* **Dataset entries**:
+--

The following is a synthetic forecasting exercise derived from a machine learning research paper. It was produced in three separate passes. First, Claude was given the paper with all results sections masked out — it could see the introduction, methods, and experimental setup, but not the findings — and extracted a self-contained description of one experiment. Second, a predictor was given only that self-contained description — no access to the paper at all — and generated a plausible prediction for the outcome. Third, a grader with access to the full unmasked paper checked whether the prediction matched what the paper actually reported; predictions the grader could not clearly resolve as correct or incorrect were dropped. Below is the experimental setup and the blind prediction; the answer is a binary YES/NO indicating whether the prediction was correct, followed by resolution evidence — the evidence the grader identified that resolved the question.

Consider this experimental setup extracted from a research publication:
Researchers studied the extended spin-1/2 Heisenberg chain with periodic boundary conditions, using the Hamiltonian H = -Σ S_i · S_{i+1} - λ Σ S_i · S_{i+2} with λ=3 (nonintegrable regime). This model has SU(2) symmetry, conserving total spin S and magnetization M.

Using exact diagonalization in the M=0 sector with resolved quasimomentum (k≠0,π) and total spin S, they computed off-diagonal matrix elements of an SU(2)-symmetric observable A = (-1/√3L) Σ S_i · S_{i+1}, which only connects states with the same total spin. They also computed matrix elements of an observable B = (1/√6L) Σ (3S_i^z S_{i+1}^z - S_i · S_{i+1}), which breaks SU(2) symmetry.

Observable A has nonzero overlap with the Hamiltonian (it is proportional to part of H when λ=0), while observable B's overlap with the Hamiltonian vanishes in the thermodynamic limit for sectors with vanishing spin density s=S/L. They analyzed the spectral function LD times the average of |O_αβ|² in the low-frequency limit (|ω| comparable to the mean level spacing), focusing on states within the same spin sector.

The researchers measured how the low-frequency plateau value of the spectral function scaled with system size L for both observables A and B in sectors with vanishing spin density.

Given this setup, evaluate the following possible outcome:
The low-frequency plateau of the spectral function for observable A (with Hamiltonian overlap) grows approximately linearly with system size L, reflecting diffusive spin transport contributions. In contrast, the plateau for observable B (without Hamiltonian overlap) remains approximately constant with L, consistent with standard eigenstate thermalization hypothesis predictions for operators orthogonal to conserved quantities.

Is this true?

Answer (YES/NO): YES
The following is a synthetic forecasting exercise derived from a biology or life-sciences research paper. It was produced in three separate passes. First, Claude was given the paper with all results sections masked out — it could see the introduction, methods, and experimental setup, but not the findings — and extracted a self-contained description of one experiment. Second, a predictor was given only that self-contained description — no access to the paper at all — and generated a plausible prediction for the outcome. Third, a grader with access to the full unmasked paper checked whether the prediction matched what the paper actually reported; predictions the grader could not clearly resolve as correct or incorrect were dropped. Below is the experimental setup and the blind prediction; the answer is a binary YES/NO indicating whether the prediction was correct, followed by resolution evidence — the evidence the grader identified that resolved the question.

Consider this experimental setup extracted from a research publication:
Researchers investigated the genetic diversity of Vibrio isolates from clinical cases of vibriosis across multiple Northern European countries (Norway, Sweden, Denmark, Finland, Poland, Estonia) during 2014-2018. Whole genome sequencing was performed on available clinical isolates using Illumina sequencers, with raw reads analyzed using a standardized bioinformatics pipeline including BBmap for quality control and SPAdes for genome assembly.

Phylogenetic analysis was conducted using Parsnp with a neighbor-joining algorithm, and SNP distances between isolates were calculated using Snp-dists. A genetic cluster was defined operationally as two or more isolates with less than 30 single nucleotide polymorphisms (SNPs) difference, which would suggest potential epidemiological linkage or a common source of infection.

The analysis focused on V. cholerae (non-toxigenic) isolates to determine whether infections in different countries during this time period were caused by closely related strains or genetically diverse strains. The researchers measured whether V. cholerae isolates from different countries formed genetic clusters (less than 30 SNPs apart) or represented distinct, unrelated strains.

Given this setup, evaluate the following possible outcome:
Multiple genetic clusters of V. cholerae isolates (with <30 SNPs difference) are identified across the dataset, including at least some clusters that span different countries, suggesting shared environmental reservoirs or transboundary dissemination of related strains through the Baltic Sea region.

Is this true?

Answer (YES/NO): YES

+--

* **Activity**: Extract the entries above verbatim.

* **Exercise answer**:
The following is a synthetic forecasting exercise derived from a machine learning research paper. It was produced in three separate passes. First, Claude was given the paper with all results sections masked out — it could see the introduction, methods, and experimental setup, but not the findings — and extracted a self-contained description of one experiment. Second, a predictor was given only that self-contained description — no access to the paper at all — and generated a plausible prediction for the outcome. Third, a grader with access to the full unmasked paper checked whether the prediction matched what the paper actually reported; predictions the grader could not clearly resolve as correct or incorrect were dropped. Below is the experimental setup and the blind prediction; the answer is a binary YES/NO indicating whether the prediction was correct, followed by resolution evidence — the evidence the grader identified that resolved the question.

Consider this experimental setup extracted from a research publication:
Researchers studied the extended spin-1/2 Heisenberg chain with periodic boundary conditions, using the Hamiltonian H = -Σ S_i · S_{i+1} - λ Σ S_i · S_{i+2} with λ=3 (nonintegrable regime). This model has SU(2) symmetry, conserving total spin S and magnetization M.

Using exact diagonalization in the M=0 sector with resolved quasimomentum (k≠0,π) and total spin S, they computed off-diagonal matrix elements of an SU(2)-symmetric observable A = (-1/√3L) Σ S_i · S_{i+1}, which only connects states with the same total spin. They also computed matrix elements of an observable B = (1/√6L) Σ (3S_i^z S_{i+1}^z - S_i · S_{i+1}), which breaks SU(2) symmetry.

Observable A has nonzero overlap with the Hamiltonian (it is proportional to part of H when λ=0), while observable B's overlap with the Hamiltonian vanishes in the thermodynamic limit for sectors with vanishing spin density s=S/L. They analyzed the spectral function LD times the average of |O_αβ|² in the low-frequency limit (|ω| comparable to the mean level spacing), focusing on states within the same spin sector.

The researchers measured how the low-frequency plateau value of the spectral function scaled with system size L for both observables A and B in sectors with vanishing spin density.

Given this setup, evaluate the following possible outcome:
The low-frequency plateau of the spectral function for observable A (with Hamiltonian overlap) grows approximately linearly with system size L, reflecting diffusive spin transport contributions. In contrast, the plateau for observable B (without Hamiltonian overlap) remains approximately constant with L, consistent with standard eigenstate thermalization hypothesis predictions for operators orthogonal to conserved quantities.

Is this true?

Answer (YES/NO): YES
The following is a synthetic forecasting exercise derived from a biology or life-sciences research paper. It was produced in three separate passes. First, Claude was given the paper with all results sections masked out — it could see the introduction, methods, and experimental setup, but not the findings — and extracted a self-contained description of one experiment. Second, a predictor was given only that self-contained description — no access to the paper at all — and generated a plausible prediction for the outcome. Third, a grader with access to the full unmasked paper checked whether the prediction matched what the paper actually reported; predictions the grader could not clearly resolve as correct or incorrect were dropped. Below is the experimental setup and the blind prediction; the answer is a binary YES/NO indicating whether the prediction was correct, followed by resolution evidence — the evidence the grader identified that resolved the question.

Consider this experimental setup extracted from a research publication:
Researchers investigated the genetic diversity of Vibrio isolates from clinical cases of vibriosis across multiple Northern European countries (Norway, Sweden, Denmark, Finland, Poland, Estonia) during 2014-2018. Whole genome sequencing was performed on available clinical isolates using Illumina sequencers, with raw reads analyzed using a standardized bioinformatics pipeline including BBmap for quality control and SPAdes for genome assembly.

Phylogenetic analysis was conducted using Parsnp with a neighbor-joining algorithm, and SNP distances between isolates were calculated using Snp-dists. A genetic cluster was defined operationally as two or more isolates with less than 30 single nucleotide polymorphisms (SNPs) difference, which would suggest potential epidemiological linkage or a common source of infection.

The analysis focused on V. cholerae (non-toxigenic) isolates to determine whether infections in different countries during this time period were caused by closely related strains or genetically diverse strains. The researchers measured whether V. cholerae isolates from different countries formed genetic clusters (less than 30 SNPs apart) or represented distinct, unrelated strains.

Given this setup, evaluate the following possible outcome:
Multiple genetic clusters of V. cholerae isolates (with <30 SNPs difference) are identified across the dataset, including at least some clusters that span different countries, suggesting shared environmental reservoirs or transboundary dissemination of related strains through the Baltic Sea region.

Is this true?

Answer (YES/NO): YES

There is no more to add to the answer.